Untersuchter Text →

Der Westen hatte uns bereits vor Beginn der Golfkrise vergessen. Als die USA den Dialog mit der PLO suspendierten, hat kein anderer westlicher Staat etwas getan, um aus der festgefahrenen Situation herauszuhelfen. Das hat mit der Position, die wir während der Golfkrise eingenommen haben, gar nichts zu tun. Die hat höchstens als Vorwand gedient. Wir haben von Anfang an klargemacht, daß wir die Besetzung von Kuwait nicht gutheißen, daß wir für eine friedliche Lösung sind und daß sich die westlichen Länder aller Probleme in der Region annehmen müssen. Die PLO ist jetzt keineswegs schwach. Und dieser ganze Unsinn, daß man eine „alternative Führung“ [der Palästinenser in den besetzten Gebieten, d. Red.] bilden muß, wird natürlich zu gar nichts führen.
Welches sind denn derzeit die Verbündeten der PLO?
Die arabischen Regierungen, die sich auf der Seite der USA am Krieg beteiligt haben, sind die schwächsten. Die müssen sich jetzt vor ihren Bevölkerungen für ihre Beteiligung an diesem Krieg rechtfertigen. Jetzt können sie zeigen, wie ernst sie es mit der Lösung anderer Probleme in der Region meinen. Ich glaube, daß man das Palästinaproblem heute mehr und mehr als ein gesamtarabisches Problem versteht.
Wird sich die PLO, wie jetzt zu hören war, vom Irak distanzieren und erneut eine Annäherung an Ägypten und Syrien suchen?
Wir distanzieren uns von niemandem, und wir nähern uns an niemanden an. Wir sind palästinensische Nationalisten, und wir werden weiterhin für die Interessen der Palästinenser eintreten.
Die israelische Regierung will eine „Bantustan-Lösung“
Die israelische Regierung hat während der Golfkrise klargemacht, daß sie an separaten Friedensverträgen mit den arabischen Staaten interessiert ist, die PLO schließt sie jedoch aus jedem Verhandlungsprozeß aus.

Ausgelesene Einträge →
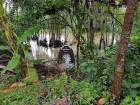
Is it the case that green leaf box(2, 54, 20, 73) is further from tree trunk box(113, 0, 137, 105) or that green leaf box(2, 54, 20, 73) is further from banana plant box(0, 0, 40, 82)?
tree trunk box(113, 0, 137, 105)

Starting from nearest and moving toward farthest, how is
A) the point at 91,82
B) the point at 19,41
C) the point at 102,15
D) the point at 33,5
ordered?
1. the point at 91,82
2. the point at 19,41
3. the point at 33,5
4. the point at 102,15

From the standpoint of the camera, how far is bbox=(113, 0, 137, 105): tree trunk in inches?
138

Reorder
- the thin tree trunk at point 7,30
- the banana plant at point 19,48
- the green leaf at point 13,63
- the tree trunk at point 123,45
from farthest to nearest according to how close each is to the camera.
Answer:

Aufgabenstellung →
(A) Liste alle Punkte auf, die die PLO laut dem Text über die PLO nach eigener Aussage von Anfang an klargemacht hat.
(B) Setze den Text über die PLO nach seinem letzten Satz fort.

Lösungen →
(A)
- Sie heißt die Besetzung von Kuwait nicht gut.
- Sie ist für eine friedliche Lösung.
- Die westlichen Länder müssen sich aller Probleme in der Region annehmen.

(B)
Das war ja schon immer die israelische Politik. Aber die PLO besteht nicht einfach aus einer Ansammlung von Politikern. Sie ist eine Einheit, und sie repräsentiert ein ganzes Volk. An den Rechten dieses Volkes kommt niemand so einfach vorbei. Unser Programm ist gemäßigt und flexibel und an dem Ziel ausgerichtet, auf der Basis der gegenseitigen Anerkennung zweier Staaten — eines israelischen und eines palästinensischen — endlich wirklich Frieden zu finden. Wenn die israelische Regierung von „alternativer Führung“ spricht, dann meinen sie ja nicht andere Führungsleute, sondern ein anderes Programm: eines, das weniger akzeptiert als Selbstbestimmung und Unabhängigkeit der Palästinenser. Sie wollen eine „Bantustan-Lösung“, eine sogenannte „Autonomie“ unter israelischer Besatzung.
Die Regierung Schamir spricht von Wahlen in den besetzten Gebieten...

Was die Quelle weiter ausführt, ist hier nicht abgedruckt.